**Aim of the task:**
Reproduce the lines of the material exactly, excluding every image.

**Data:**
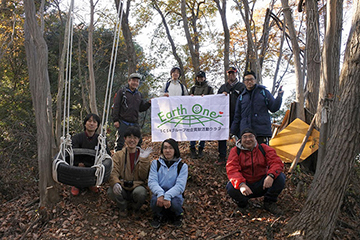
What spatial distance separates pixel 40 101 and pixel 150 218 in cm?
254

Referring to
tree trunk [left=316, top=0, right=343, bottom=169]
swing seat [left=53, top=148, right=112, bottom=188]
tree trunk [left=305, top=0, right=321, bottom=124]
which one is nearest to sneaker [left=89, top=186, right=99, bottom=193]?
swing seat [left=53, top=148, right=112, bottom=188]

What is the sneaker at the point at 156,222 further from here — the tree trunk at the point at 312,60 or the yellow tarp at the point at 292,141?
the tree trunk at the point at 312,60

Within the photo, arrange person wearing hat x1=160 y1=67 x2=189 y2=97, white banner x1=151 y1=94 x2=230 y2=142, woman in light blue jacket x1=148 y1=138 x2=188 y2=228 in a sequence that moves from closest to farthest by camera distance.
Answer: woman in light blue jacket x1=148 y1=138 x2=188 y2=228 < white banner x1=151 y1=94 x2=230 y2=142 < person wearing hat x1=160 y1=67 x2=189 y2=97

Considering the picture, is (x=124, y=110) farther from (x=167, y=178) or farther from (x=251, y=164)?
(x=251, y=164)

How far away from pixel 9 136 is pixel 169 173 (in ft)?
18.0

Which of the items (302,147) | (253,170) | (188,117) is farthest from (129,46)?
(253,170)

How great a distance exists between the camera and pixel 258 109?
5.27 meters

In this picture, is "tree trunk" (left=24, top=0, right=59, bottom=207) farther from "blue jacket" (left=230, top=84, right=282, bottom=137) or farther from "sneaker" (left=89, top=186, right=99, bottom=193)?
"blue jacket" (left=230, top=84, right=282, bottom=137)

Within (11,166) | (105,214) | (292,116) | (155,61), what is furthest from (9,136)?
(155,61)

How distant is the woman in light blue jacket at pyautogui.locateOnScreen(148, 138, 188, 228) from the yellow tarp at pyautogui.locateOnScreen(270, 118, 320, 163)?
2.95 metres

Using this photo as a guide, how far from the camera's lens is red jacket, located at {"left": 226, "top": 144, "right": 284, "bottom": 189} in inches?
178

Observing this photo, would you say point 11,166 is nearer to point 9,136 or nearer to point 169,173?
point 9,136

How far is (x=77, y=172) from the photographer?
3773 mm

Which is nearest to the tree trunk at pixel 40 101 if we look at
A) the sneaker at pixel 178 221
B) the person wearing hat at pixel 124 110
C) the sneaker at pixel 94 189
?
the sneaker at pixel 94 189
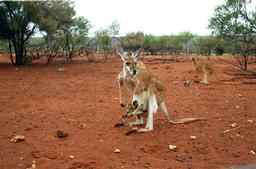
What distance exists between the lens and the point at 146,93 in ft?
27.8

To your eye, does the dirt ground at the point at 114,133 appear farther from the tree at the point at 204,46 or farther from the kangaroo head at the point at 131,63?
the tree at the point at 204,46

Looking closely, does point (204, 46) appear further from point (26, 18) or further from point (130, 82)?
point (130, 82)

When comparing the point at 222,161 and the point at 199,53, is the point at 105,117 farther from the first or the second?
the point at 199,53

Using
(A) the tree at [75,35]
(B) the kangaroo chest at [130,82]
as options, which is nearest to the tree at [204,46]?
(A) the tree at [75,35]

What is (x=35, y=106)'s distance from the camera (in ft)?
34.3

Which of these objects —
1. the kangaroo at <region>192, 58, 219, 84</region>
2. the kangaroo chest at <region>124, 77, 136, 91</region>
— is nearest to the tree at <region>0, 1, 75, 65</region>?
the kangaroo at <region>192, 58, 219, 84</region>

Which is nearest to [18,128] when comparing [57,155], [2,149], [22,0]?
[2,149]

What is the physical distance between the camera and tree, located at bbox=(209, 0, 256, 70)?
372 inches

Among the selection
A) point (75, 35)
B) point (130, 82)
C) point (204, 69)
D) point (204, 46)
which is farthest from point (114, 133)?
point (204, 46)

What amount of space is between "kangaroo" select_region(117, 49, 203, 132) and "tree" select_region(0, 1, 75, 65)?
45.2ft

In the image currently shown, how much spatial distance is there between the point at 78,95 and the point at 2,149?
553cm

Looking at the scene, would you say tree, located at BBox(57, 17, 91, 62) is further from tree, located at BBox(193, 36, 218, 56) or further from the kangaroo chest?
the kangaroo chest

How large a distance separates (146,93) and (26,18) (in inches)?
595

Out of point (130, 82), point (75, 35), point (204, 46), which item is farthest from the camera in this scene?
point (204, 46)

**Task response:**
What spatial distance separates pixel 40 101 and pixel 150 218 in cm?
254

Referring to
tree trunk [left=316, top=0, right=343, bottom=169]
swing seat [left=53, top=148, right=112, bottom=188]
tree trunk [left=305, top=0, right=321, bottom=124]
which one is nearest to sneaker [left=89, top=186, right=99, bottom=193]?
swing seat [left=53, top=148, right=112, bottom=188]

What is the sneaker at the point at 156,222 further from here — the tree trunk at the point at 312,60 or the yellow tarp at the point at 292,141?
the tree trunk at the point at 312,60

Within the photo, arrange person wearing hat x1=160 y1=67 x2=189 y2=97, white banner x1=151 y1=94 x2=230 y2=142, woman in light blue jacket x1=148 y1=138 x2=188 y2=228 in a sequence that moves from closest to farthest by camera distance.
Answer: woman in light blue jacket x1=148 y1=138 x2=188 y2=228 < white banner x1=151 y1=94 x2=230 y2=142 < person wearing hat x1=160 y1=67 x2=189 y2=97

Considering the picture, is (x=124, y=110) farther from (x=167, y=178) or farther from (x=251, y=164)?
(x=251, y=164)

How far away from pixel 9 136 is pixel 169 173 (in ft)?
18.0

Which of the items (302,147) | (253,170) | (188,117) is farthest from (129,46)?
(253,170)

How great a distance exists between the camera and pixel 258 109?
5.27 meters

In this picture, is "tree trunk" (left=24, top=0, right=59, bottom=207) farther from "blue jacket" (left=230, top=84, right=282, bottom=137) or farther from "sneaker" (left=89, top=186, right=99, bottom=193)?
"blue jacket" (left=230, top=84, right=282, bottom=137)

Within (11,166) | (105,214) | (292,116) | (155,61), what is furthest from (9,136)?
(155,61)

How distant is the woman in light blue jacket at pyautogui.locateOnScreen(148, 138, 188, 228) from the yellow tarp at pyautogui.locateOnScreen(270, 118, 320, 163)?
2.95 metres

Using this photo as a guide, how far from the camera's lens is red jacket, located at {"left": 226, "top": 144, "right": 284, "bottom": 189} in inches?
178

Observing this photo, would you say point 11,166 is nearer to point 9,136 or nearer to point 169,173?
point 9,136

How far is (x=77, y=172) from the photographer?
3773 mm

Which is nearest to the tree trunk at pixel 40 101 if we look at
A) the sneaker at pixel 178 221
B) the person wearing hat at pixel 124 110
C) the sneaker at pixel 94 189
?
the sneaker at pixel 94 189
What distance exists between the lens and the point at 146,93 in ft?
27.8

To your eye, does the dirt ground at the point at 114,133 appear farther from the tree at the point at 204,46 or farther from the kangaroo head at the point at 131,63?
the tree at the point at 204,46

Looking closely, does point (204, 46) appear further from point (26, 18) or further from point (130, 82)?
point (130, 82)

When comparing the point at 222,161 and the point at 199,53, is the point at 105,117 farther from the first or the second?
the point at 199,53

Using
(A) the tree at [75,35]
(B) the kangaroo chest at [130,82]
as options, which is nearest to the tree at [204,46]?
(A) the tree at [75,35]

What is (x=35, y=106)'s distance from the camera (in ft)?
34.3

Which of these objects —
1. the kangaroo at <region>192, 58, 219, 84</region>
2. the kangaroo chest at <region>124, 77, 136, 91</region>
— is nearest to the tree at <region>0, 1, 75, 65</region>?
the kangaroo at <region>192, 58, 219, 84</region>

Which is nearest to [18,128] when comparing [57,155], [2,149], [22,0]?
[2,149]

What is the physical distance between the camera and tree, located at bbox=(209, 0, 256, 70)?
372 inches

Among the selection
A) point (75, 35)
B) point (130, 82)
C) point (204, 69)
D) point (204, 46)
which is farthest from point (114, 133)?
point (204, 46)

What amount of space is between "kangaroo" select_region(117, 49, 203, 132) and "tree" select_region(0, 1, 75, 65)?
45.2ft

In the image currently shown, how much spatial distance is there between the point at 78,95 and the point at 2,149?
553cm

Looking at the scene, would you say tree, located at BBox(57, 17, 91, 62) is further from tree, located at BBox(193, 36, 218, 56) or further from the kangaroo chest?
the kangaroo chest

How large a distance separates (146,93) and (26,18) (in inches)?
595

Out of point (130, 82), point (75, 35), point (204, 46), which item is farthest from the camera in this scene?
point (204, 46)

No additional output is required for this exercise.